Yes, "It's not fair", "Why me?" "What did I ever do to deserve this?", all crop up when I'm tired and frustrated. There are no answers of course. It certainly sounds like you have already thought through lots of things. A carer's assessment from Social Services might give you the opportunity of asking if they could make a financial contribution towards a cleaner, every area is slightly different so what one authority will allow does not ensure that the same will be offered in another. All my LA would offer was further education classes, hardly relevant given my age and academic qualifications.
...Its all so confusing and sometimes I feel like a bit of a fraud.My husband isnt very good at communicating a lot of his symptoms and in fact, its only this morning that he let me in on a bit more of whats happening with him!!! I keep trying to tell him that if he doesnt say anything I cant help him. At the same time, it means his GP, neuro etc will know nothing about it either and so there wont be anything in his notes. Sometimes I get the impression that they see him as "ok" in relation to their other MS patients and so often brush off some of his concerns. Even more often, I feel like the interfering wife at his appointments.He finds it hard to explain what he means by things or describe things, and so, I feel I need to speak on his behalf.He is happy with this, but I often feel like I am overstepping the mark. But if I dont speak up for him, then who will?
Don't worry about how you feel in the way you are handling this. You're doing just fine. Don't be afraid to speak up, never mind what hubby says, tell them what you see. Most carees don't want to see themselves as a burden, and so will play down the severity of their symptoms even to their nearest and dearest. You can tell it like it is, better over stated than under stated.
Even if you do overshoot the mark, (and I don't wish to be too blunt but I'm speaking from experience) it'll just be practice for a later date.

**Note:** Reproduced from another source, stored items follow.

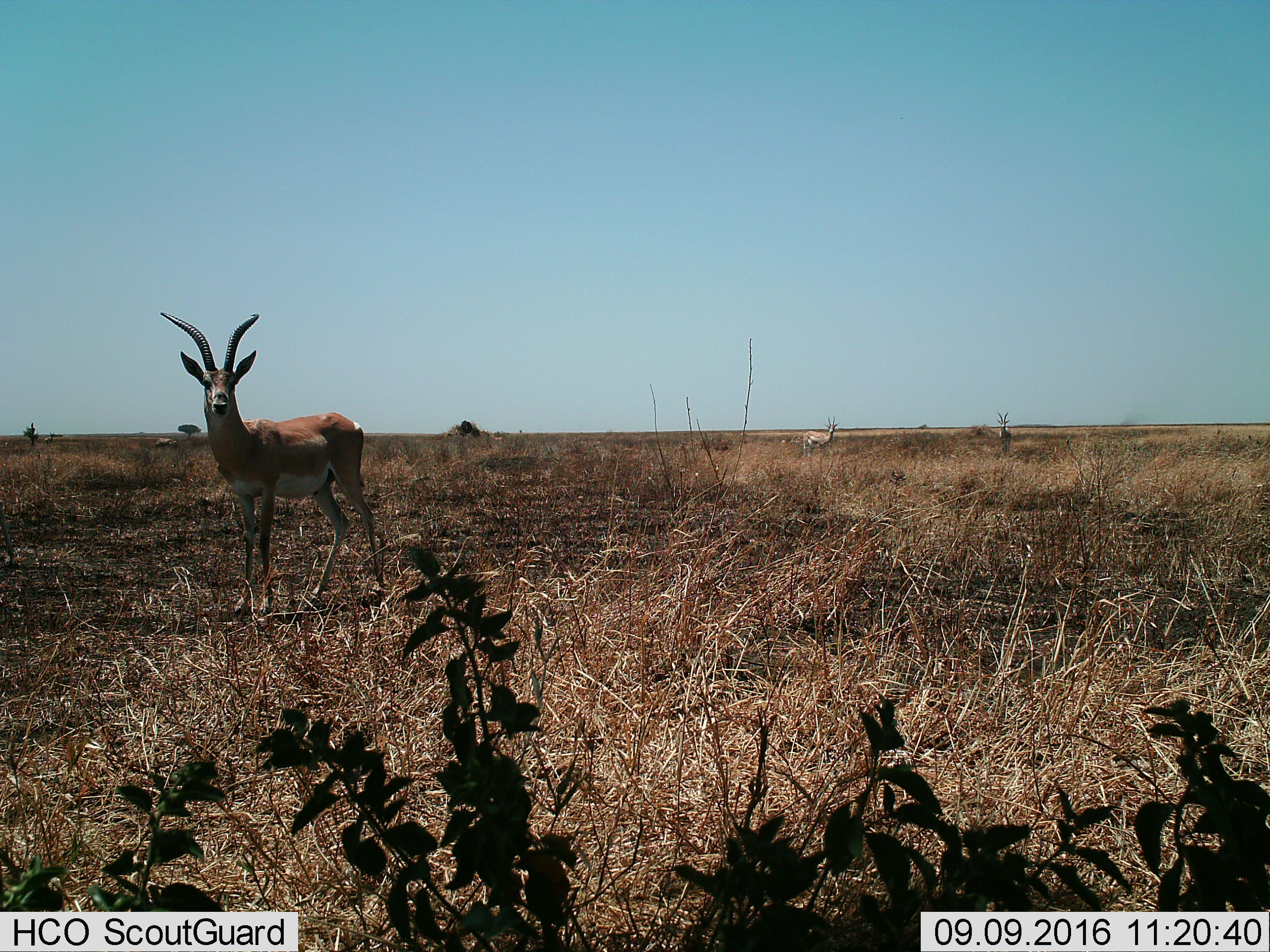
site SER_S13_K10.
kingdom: Animalia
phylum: Chordata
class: Mammalia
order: Artiodactyla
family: Bovidae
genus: Nanger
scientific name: Nanger granti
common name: grant's gazelle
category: gazellegrants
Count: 3.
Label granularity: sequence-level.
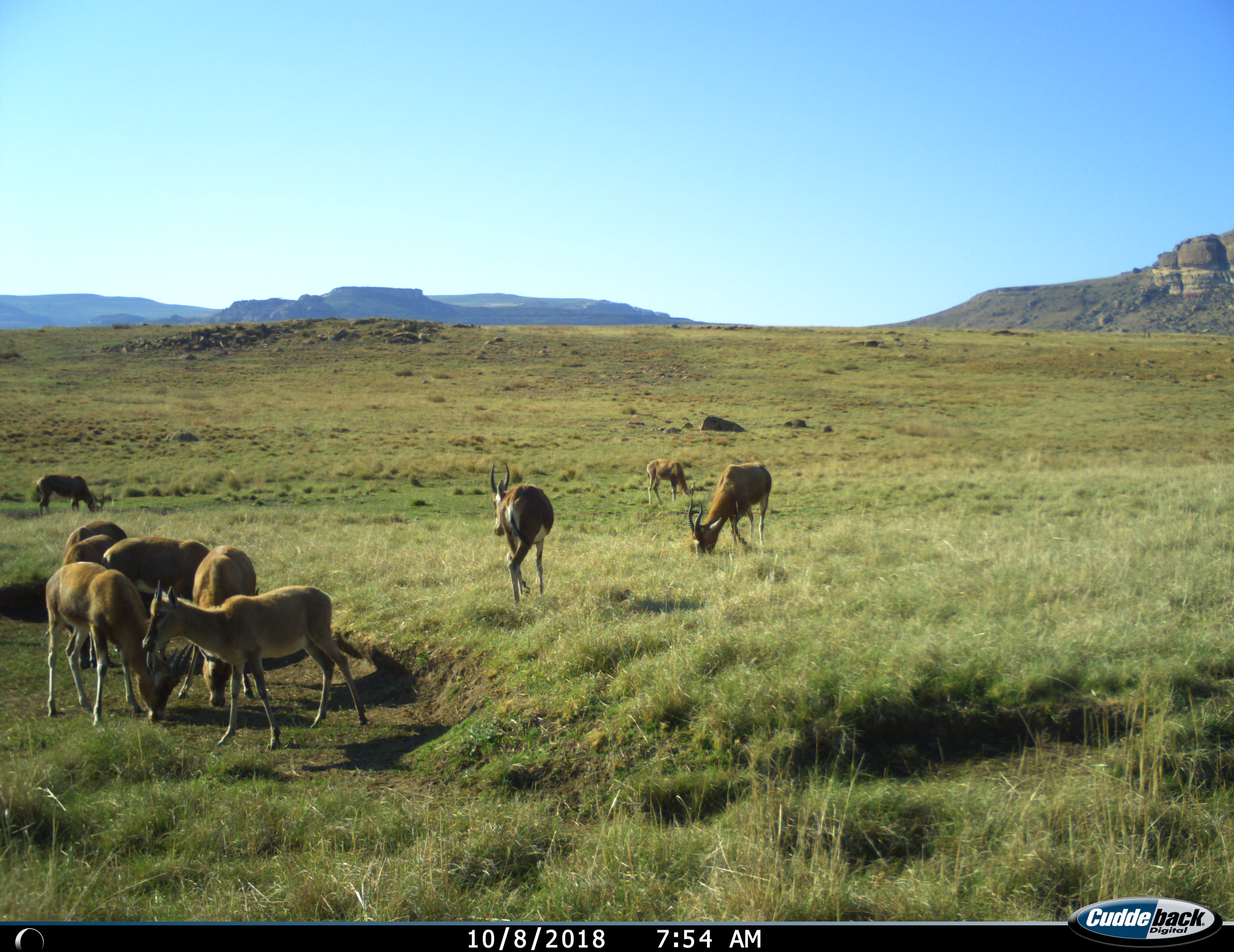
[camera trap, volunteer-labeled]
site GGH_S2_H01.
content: unidentified animal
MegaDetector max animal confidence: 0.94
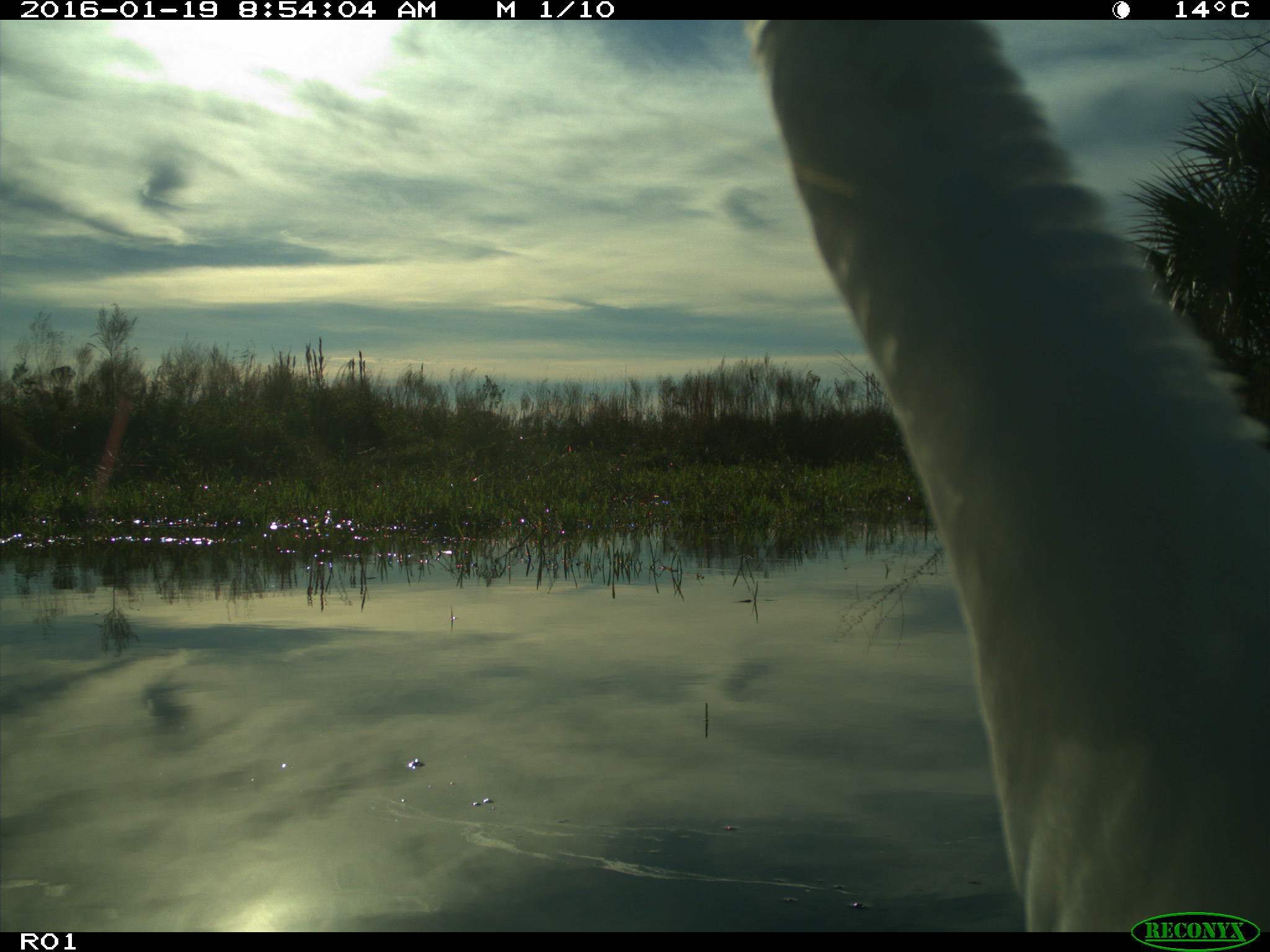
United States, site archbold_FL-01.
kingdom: Animalia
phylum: Chordata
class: Aves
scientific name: Aves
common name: birds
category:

Best wishes to you both, xxx
Hello and welcome fluffster,

You are not overstepping the mark when you speak up for your husband at appointments. It's necessary and a benefit to yourself in the long run . As you quite rightly said, they tend to 'play down' their symptoms. The number of times I've sat in disbelief when my O/H simply answers, 'No problem', 'could be better, but could also be worse' Image. I wonder sometimes is this the same person I live with!!

If you have friends and good relatives nearby your blessed.....so I do hope that is the case. Practical advice is totally brilliant, and their will always be an abundance of knowledge on the practicalities of caring on this site.

Emotionally, the caring can make you, and all the family, feel isolated and that is a lonely old place. That's the part I struggle with. I do hope you have that emotional support when it's needed.

Take care 'carer', you are doing a wonderful job.

I've got the occupational therapist coming this morning, I'll be around until I leave for work at 11 am, so I'll quietly get my two penneth in!!

Keep posting, and if necessary venting.